It’s no surprise that such a powerful aesthetic gets immediately associated with Japanese fashion. And that its richness and playfulness has inspired many high-end designers. Take for example the Spring Summer 2017 season, when Marc Jacobs sent models down the runway sporting pastel-hued dreadlocks during New York Fashion Week. In Paris, Manish Arora presented a “Kawaii Kitch” collection, while Temperley London offered its own elegant take on Kawaii with bubblegum-colored gowns and eye-popping embroideries.
But calling it a just style seems all too vague. In Japan the cult of the cute is not a just trend or a fad, Kawaii is part of the social thread of Japanese culture. Behind the ruffles and candy colors there is a world which is much more complex and profound than people imagine it to be.

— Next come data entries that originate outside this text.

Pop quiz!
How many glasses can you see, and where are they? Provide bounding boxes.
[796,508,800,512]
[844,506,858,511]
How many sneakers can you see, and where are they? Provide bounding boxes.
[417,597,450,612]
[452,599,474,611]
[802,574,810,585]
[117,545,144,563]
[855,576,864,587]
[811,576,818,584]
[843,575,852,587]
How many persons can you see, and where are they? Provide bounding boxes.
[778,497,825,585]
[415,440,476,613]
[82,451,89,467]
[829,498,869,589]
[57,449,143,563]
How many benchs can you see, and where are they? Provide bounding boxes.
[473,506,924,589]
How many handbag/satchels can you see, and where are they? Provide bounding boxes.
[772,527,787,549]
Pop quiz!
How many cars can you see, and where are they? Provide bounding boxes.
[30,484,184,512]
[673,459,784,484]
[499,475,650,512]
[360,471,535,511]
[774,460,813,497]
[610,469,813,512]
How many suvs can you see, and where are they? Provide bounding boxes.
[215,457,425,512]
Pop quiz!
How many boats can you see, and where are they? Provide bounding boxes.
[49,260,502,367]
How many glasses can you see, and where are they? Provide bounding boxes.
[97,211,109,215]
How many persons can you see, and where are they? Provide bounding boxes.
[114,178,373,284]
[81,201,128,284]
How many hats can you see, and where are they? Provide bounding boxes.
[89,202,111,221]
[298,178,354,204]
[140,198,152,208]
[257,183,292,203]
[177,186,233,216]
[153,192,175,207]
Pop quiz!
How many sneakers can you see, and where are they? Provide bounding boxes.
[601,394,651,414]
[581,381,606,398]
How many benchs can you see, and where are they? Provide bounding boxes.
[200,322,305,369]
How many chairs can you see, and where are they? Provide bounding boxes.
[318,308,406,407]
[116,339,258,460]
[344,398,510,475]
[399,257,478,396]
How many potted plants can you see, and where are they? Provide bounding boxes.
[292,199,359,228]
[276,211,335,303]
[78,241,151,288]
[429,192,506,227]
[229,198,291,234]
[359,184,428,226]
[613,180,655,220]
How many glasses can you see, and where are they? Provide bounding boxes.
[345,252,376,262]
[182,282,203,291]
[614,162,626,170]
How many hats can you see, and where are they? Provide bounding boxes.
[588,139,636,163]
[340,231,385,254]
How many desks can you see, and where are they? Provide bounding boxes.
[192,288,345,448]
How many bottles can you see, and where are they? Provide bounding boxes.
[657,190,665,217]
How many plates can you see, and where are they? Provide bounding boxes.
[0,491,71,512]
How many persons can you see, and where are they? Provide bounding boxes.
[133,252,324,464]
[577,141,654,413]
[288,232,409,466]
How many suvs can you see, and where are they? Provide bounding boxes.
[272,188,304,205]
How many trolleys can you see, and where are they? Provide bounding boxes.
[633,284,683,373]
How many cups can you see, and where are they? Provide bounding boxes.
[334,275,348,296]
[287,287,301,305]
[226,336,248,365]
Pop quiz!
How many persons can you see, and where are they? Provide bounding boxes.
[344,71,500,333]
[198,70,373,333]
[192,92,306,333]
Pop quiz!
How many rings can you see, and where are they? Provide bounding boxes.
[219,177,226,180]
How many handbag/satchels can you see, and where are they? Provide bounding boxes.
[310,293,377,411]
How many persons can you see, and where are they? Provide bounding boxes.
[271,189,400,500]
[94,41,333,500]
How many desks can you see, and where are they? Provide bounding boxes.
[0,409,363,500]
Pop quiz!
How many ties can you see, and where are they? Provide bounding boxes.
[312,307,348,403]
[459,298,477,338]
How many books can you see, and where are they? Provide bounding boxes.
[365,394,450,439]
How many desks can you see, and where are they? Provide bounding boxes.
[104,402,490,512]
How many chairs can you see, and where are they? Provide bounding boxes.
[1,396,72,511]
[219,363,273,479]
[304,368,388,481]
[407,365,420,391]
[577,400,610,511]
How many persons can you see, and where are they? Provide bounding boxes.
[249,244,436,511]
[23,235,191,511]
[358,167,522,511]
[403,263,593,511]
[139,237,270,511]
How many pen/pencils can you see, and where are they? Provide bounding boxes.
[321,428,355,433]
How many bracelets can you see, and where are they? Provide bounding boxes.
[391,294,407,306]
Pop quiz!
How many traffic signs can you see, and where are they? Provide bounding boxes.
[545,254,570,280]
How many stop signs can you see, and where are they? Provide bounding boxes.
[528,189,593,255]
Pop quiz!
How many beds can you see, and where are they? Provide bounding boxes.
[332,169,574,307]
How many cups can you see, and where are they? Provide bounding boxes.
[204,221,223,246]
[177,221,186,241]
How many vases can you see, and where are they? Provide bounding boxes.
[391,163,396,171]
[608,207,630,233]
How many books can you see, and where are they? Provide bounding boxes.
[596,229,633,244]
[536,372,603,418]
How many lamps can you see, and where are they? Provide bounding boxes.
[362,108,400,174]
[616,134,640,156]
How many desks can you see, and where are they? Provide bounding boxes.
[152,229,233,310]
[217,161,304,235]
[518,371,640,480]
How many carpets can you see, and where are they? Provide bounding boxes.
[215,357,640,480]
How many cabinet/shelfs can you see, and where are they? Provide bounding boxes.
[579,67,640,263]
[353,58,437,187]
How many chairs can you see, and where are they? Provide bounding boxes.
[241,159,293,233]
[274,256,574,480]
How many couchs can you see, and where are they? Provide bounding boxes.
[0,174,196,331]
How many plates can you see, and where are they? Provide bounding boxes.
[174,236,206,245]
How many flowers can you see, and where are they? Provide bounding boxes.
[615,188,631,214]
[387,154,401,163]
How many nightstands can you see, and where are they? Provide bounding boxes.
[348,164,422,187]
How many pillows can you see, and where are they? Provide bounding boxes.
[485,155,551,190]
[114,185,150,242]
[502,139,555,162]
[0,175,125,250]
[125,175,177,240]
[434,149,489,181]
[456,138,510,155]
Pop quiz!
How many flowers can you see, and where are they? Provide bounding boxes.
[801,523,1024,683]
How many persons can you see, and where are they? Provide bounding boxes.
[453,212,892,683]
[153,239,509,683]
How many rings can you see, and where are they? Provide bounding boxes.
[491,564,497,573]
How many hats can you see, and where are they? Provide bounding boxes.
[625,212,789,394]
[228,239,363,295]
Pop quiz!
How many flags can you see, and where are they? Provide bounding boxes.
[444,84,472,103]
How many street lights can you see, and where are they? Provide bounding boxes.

“For Japanese culture Kawaii is an attitude. It’s a lifestyle that has to do with identity,” said Raul Sanchez Serrano, who has written extensively about Japanese culture. He explained to El País that the aesthetic has a more abstract and profound meaning which can perhaps be explained in its origin.
It’s said Kawaii started in the late 1960s when university students began rebelling against authority by reading Manga to protest against academic knowledge. This was later fueled by the takeoff of the shojo culture, which is a manga for teenage girls.
During the 70s and 80s Japan’s economy experienced significant growth, and so did the country’s consumer subcultures. Cute as a style became ubiquitous, appearing in everything from handwriting to fashion, music products, shops and even food.
To this day Kawaii still carries that subversive spirit. There is a part of the adult that wants to go against the norm, drawn from the spontaneity of the child and break away from the rigidity of the day to day, the pressures of work, debt and responsibility.
Cute becomes a way of resisting the adult world. And that’s not necessarily a bad thing. The fact that so many young (and not so young) women all over the world prefer a Hello Kitty backpack over a Prada bag, or a lollipop print dress over the latest Zara knock-off, is just a reminder that when we embrace our inner child, the world is again full of endless possibilities.